There are two primary sets of comparisons in the current study. First, both Experimental Groups are expected to result in better ASR knowledge, recognition and treatment than the Control Group as measured by a Team Resilience Knowledge and Comprehension Test, a Team Resilience Practical Test, and observational ratings provided by Subject Matter Experts during live scenarios.

Second, the two different iCOVER Groups will be compared: iCOVER Traditional, which uses didactic and in-class practice with squad members, and iCOVER Sim, which uses didactic and simulation practice with avatars. The expectation is that iCOVER Sim Group will be more effective in cue recognition on a Team Resilience Practical Test, but those in the iCOVER Traditional Group will be more effective in providing treatment more quickly and accurately than those in the iCOVER Sim Group.

During training, the iCOVER Traditional Group engages in treatment verbally with squad members whereas the iCOVER Sim group will perform treatment through selecting a response from a list and executing treatment through avatars.

The use of a computerized virtual environment to provide consistent, repeatable cue patterns of ASR for avatars, instructional strategies (granular feedback provided on cue pattern recognition), and structured, consistent learning opportunities is expected to lead to more effective ASR cue recognition. While the fidelity of the most characteristics of the ‘patient’ team member is naturally higher in a traditional person-to-person setting, the fidelity of the ASR cues are expected to be lower. Soldier trainees, as patients, may not be able to accurately convey the complexity of an ASR. In this regard, avatars can provide more accurate timing and portrayal of ASRs.

5 Measures

Table 1 below lists and describes the subjective, objective, and performance measures to be collected during the TOvM study.

Table 1. Measures and descriptions of subjective, objective, and performance collected during the TO study.

6 Method

The current study is to be conducted at Ft. Benning, GA. A combination of Army and Marine Squads were asked to participate in the study. The study will be covered by a protocol approved by the NAWCTSD institutional review board. All study participants will complete informed consent prior to participation.

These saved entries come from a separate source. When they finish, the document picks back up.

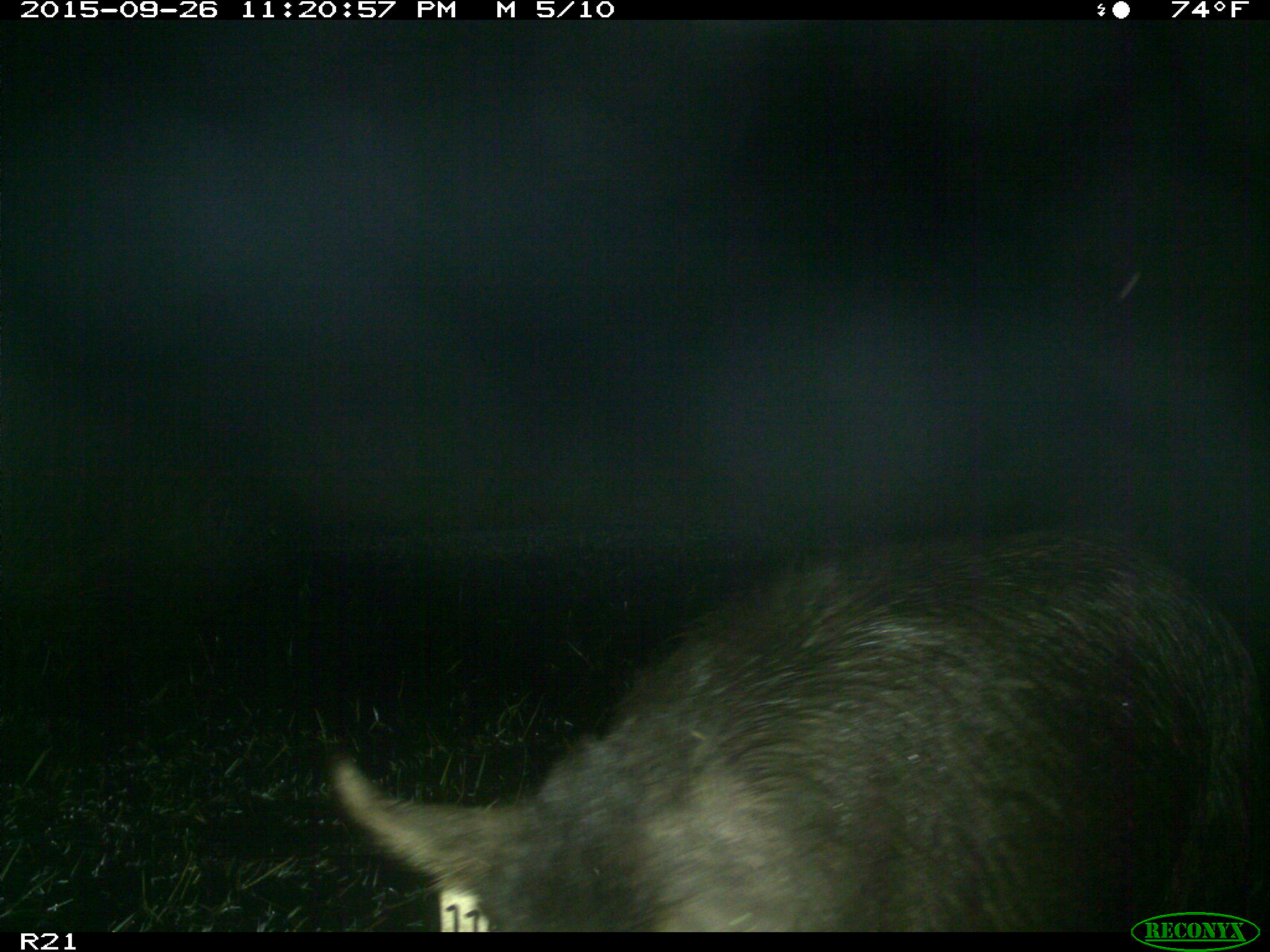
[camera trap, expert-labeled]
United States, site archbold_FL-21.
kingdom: Animalia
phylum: Chordata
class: Mammalia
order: Artiodactyla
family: Suidae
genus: Sus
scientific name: Sus scrofa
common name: wild boar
Sus scrofa (wild boar).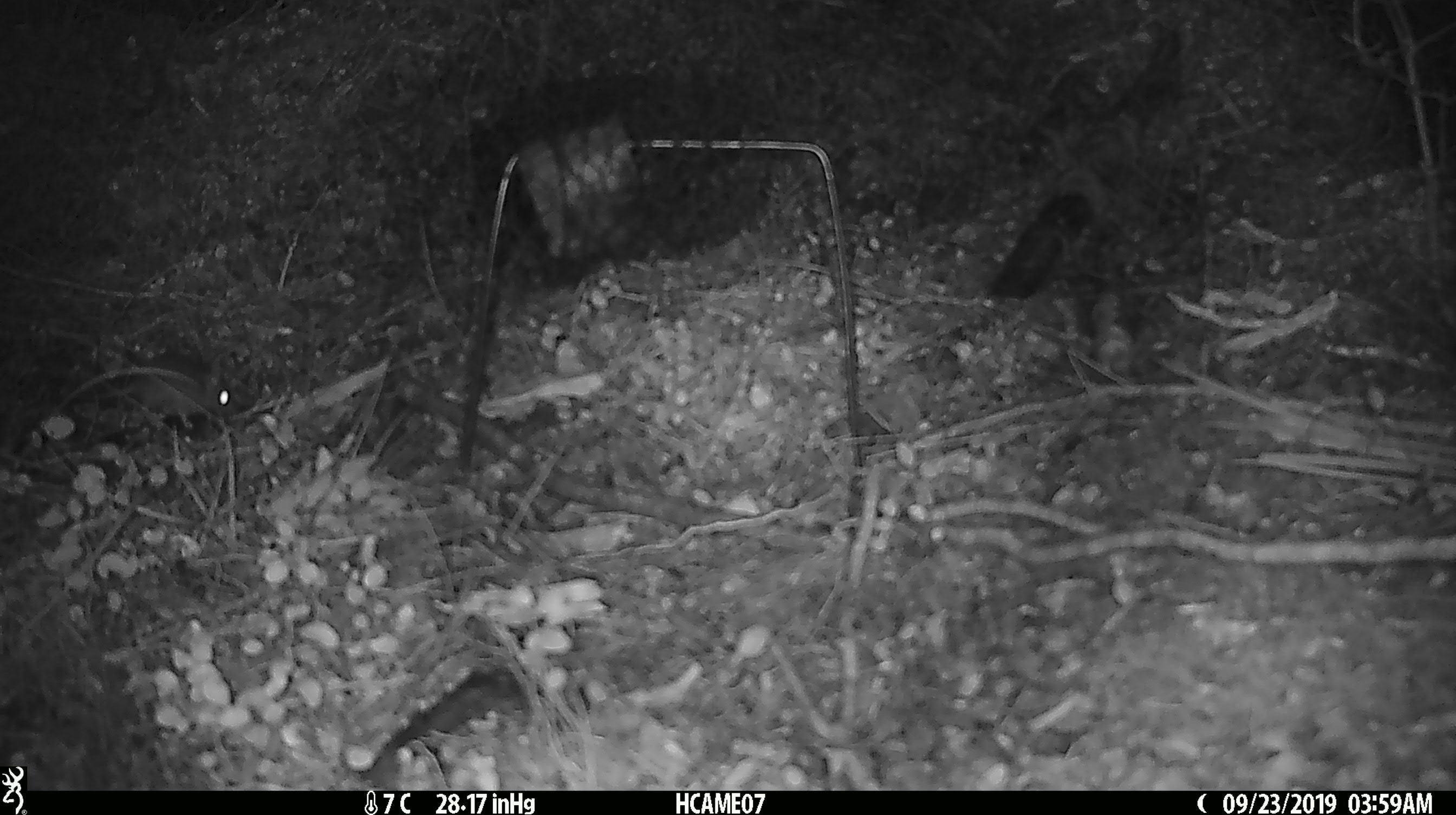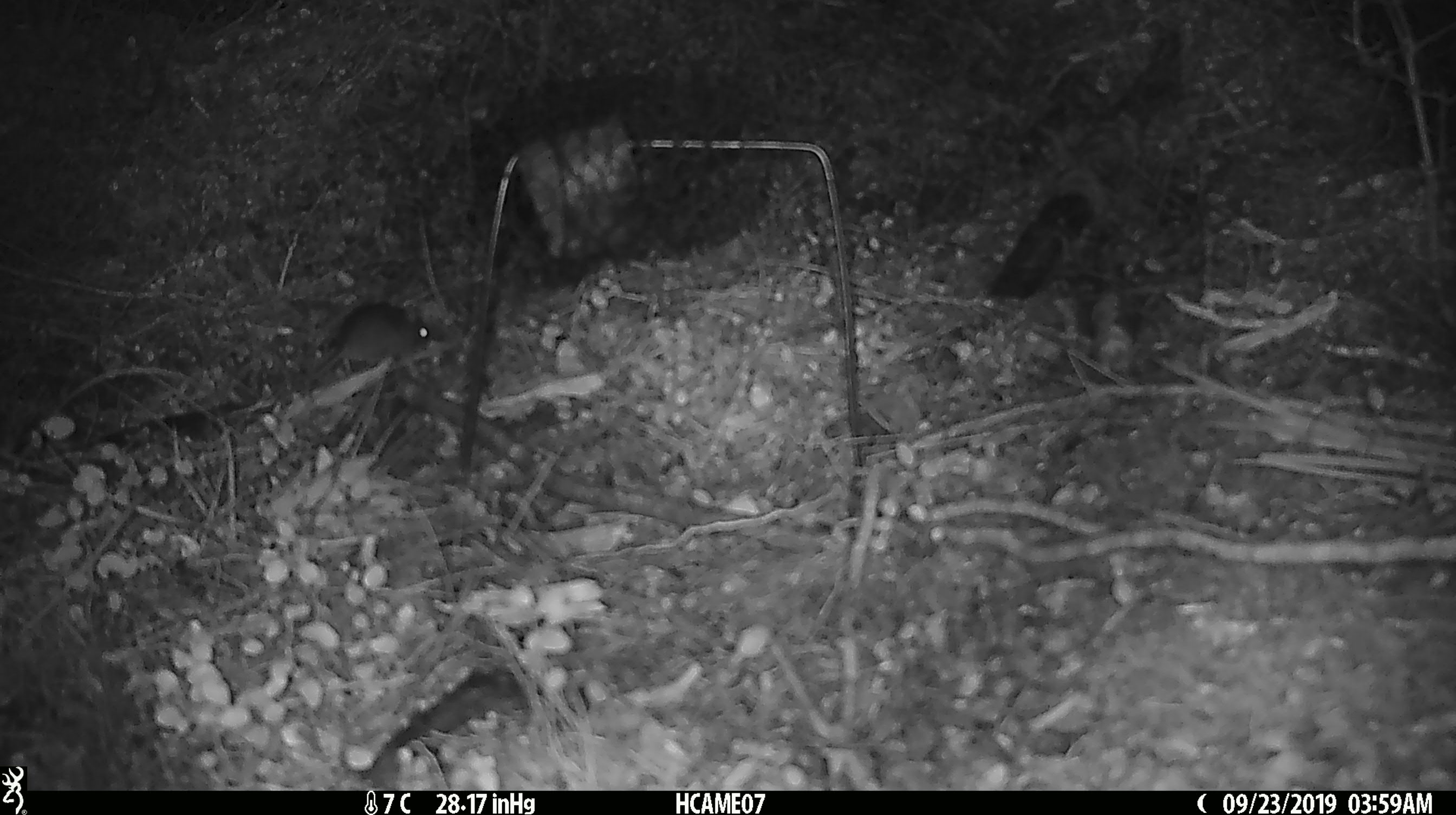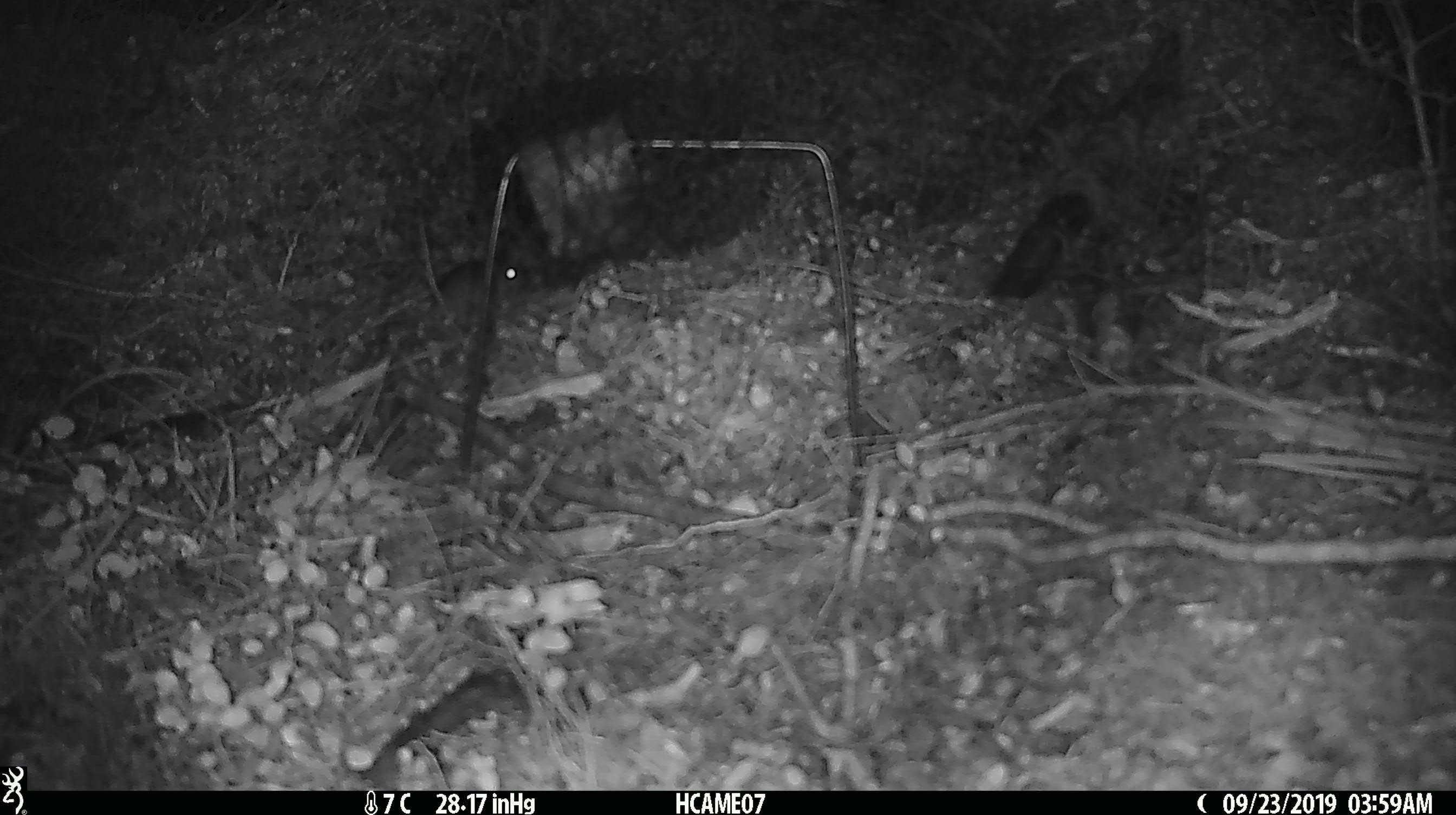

Squads will be randomly assigned into one of the three conditions (iCOVER Sim, iCOVER Traditional, or Control). The Control group will receive the standard TO curriculum (ASA, TC3, RPE, and TD), with no team resilience (iCOVER training). In addition to the standard TOvM curriculum, the iCOVER Traditional group will also receive the team resilience classroom curriculum (iCOVER) and will complete the traditional practice of working in groups to switch off between exhibiting, observing, and treating ASRs. iCOVER Sim will receive the same classroom training as the iCOVER group but will engage in a simulated activity (with a simulated fire team) in which they are placed in a combat simulation and observe before, during, and after a stress event. During the event, one of the simulated fire team members will exhibit an ASR. Each trainee will work individually to recognize which simulated team members exhibited ASRs, and will select and treat stress care treatment options (Table 2).

Table 2. Procedure representation for the experiment

7 Discussion

Squad Overmatch has been successfully implemented at several Army training sites. Based on lessons learned, the enhanced individual and team resilience modules will be integrated into the SOvM package, and will be included as part of the 2018–2019 operational implementation and transition efforts at additional Army sites. Furthermore, follow-on WRAIR studies are planned to assess the experience squads have with ASRs and implementation of iCOVER in real-world deployment contexts.